> **SELECTED EXCERPT**:
# Monster pike



## ocala (Jan 30, 2005)

You have to take this for what it's worth. In this day and age of the internet stories and pics can be manipulated so much that sometimes you just shake your head.
My buddy sent me an email, and someone sent it to him and so on and so on. It's about a huge pike, 55lbs that was caught in a river in Canada that wasn't hooked but wouldn't let go of a smaller pike it caught.
The following is the text and pics of the fish that were in the email. 
Click on the link to see the pics. I put the pics on my bassclubs web site so you could see them.
For what it's worth, that fish is huge.

For you fishermen.

Now we have pikezilla.

For all you fishermen out there and your stories about the big one that got
away. .

This was caught without being hooked!
It would not let go of the "small" 36 inch northern pike it wanted for
lunch.

Pikezilla was caught on a river in Canada, and was only 55lbs, 56inches.

http://www.justfriendsbassin.com/new_page_9.htm


----------



## Hook N Book (Apr 7, 2004)

But I'm confused...is this some sort of joke or what. These photo's have been floating around for at least the last 4-5 years and it's always the same story...a friend of friend of a friend...! What gives...????  

BTW...These same pic's and story were just posted on this site last week and the month before that and a year ago and the year before that and the year before...well you get the picture (pun intended)...!


----------



## ocala (Jan 30, 2005)

I apologize then. This was my first time seeing these and I didn't know they had already been posted.


----------



## Hook N Book (Apr 7, 2004)

No apology neccessary...! I asked the question because I was really starting to think I was missing something with the frequency of these photos showing up here.

> **EXERCISE INSTRUCTIONS**:
Answer these questions about the pike thread:
(a) How long was the "small" northern pike that the big one would not let go of?
(b) For how long does Hook N Book say the photos have been floating around?
(c) Where did ocala put the pictures so others could see them?
The data after this thread comes from a different source.

> **GIVEN INFORMATION**:
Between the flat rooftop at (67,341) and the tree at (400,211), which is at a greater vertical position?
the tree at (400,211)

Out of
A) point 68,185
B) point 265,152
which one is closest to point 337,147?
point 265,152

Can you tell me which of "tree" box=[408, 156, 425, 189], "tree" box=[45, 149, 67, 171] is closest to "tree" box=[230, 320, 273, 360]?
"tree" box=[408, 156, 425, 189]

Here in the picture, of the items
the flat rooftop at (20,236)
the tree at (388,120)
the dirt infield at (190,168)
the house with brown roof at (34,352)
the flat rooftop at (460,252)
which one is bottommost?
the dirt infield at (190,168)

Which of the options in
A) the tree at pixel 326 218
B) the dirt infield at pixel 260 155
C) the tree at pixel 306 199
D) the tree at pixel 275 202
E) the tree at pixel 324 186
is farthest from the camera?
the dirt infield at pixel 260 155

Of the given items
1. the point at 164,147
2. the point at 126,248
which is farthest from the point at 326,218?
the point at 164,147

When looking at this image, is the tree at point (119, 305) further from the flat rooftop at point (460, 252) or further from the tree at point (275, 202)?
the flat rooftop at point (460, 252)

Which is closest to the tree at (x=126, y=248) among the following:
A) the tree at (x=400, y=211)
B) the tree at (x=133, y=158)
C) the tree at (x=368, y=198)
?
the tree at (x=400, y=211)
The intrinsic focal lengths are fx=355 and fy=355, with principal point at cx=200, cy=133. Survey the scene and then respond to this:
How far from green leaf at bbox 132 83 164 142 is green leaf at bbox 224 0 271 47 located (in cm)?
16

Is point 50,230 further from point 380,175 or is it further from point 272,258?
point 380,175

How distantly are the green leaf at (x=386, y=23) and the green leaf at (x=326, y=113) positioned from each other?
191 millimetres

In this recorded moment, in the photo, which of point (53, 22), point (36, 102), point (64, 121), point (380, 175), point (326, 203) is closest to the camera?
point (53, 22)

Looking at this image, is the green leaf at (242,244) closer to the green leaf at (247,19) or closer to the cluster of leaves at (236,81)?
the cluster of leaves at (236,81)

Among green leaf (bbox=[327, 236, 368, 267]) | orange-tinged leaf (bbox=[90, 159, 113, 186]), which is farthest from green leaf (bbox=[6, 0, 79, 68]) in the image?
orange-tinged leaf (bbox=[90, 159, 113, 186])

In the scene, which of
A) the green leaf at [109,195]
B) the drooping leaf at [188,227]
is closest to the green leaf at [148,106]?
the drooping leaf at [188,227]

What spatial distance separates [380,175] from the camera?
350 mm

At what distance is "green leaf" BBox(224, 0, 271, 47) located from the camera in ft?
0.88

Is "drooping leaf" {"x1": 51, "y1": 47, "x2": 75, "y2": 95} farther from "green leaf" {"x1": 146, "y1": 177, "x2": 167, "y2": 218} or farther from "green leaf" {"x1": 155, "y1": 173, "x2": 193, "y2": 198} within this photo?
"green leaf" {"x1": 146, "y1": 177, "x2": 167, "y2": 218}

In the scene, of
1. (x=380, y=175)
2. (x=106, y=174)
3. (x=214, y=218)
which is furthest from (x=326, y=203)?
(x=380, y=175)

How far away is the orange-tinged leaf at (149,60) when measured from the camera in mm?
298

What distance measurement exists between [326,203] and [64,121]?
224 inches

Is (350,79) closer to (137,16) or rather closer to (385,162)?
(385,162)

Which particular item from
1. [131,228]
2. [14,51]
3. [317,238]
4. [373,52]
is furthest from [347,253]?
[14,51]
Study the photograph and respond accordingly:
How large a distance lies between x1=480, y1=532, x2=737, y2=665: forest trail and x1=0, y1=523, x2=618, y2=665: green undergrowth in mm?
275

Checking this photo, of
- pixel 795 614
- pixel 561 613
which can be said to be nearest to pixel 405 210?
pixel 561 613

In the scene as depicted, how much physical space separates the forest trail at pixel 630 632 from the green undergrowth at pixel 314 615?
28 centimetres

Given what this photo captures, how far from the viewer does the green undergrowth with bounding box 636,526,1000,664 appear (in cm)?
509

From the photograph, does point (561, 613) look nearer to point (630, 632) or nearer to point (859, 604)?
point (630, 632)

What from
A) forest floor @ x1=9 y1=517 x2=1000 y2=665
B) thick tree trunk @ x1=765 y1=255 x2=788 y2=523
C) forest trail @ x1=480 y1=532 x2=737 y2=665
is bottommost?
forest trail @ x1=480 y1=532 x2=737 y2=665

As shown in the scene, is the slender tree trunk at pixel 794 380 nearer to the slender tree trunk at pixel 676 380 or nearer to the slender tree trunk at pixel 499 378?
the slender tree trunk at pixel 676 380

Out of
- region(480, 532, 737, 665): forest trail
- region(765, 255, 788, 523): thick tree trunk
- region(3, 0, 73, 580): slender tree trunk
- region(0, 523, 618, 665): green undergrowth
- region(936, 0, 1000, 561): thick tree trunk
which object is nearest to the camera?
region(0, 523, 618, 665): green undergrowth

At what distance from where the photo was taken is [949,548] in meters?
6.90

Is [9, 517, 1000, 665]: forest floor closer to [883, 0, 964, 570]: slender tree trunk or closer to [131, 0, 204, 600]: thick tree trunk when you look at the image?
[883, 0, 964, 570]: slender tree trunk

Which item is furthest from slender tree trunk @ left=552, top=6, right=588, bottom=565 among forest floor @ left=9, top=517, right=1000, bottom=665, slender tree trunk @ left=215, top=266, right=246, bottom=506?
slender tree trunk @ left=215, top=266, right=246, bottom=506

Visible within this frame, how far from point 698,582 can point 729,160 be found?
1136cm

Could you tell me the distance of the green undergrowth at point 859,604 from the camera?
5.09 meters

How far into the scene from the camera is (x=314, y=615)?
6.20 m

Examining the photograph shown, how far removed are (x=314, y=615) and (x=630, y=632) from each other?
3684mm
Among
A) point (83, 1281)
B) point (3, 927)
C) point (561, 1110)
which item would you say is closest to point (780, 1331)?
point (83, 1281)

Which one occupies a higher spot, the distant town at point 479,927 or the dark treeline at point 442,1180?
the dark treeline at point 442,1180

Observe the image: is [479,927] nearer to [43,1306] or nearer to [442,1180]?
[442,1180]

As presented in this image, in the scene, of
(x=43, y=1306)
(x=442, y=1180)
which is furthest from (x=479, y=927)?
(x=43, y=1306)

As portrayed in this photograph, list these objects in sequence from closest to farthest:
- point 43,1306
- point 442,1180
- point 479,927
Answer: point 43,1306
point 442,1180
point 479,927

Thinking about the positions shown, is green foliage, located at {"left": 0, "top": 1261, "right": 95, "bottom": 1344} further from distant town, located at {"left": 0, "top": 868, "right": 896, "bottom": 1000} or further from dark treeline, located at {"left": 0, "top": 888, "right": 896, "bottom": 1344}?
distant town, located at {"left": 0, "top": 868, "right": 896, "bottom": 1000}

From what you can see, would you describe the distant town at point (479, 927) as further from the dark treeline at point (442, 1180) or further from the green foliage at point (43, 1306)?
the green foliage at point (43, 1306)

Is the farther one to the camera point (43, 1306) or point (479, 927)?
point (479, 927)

> **FULL RESPONSE**:
(a) 36 inches
(b) At least the last 4-5 years
(c) On ocala's bass club's web site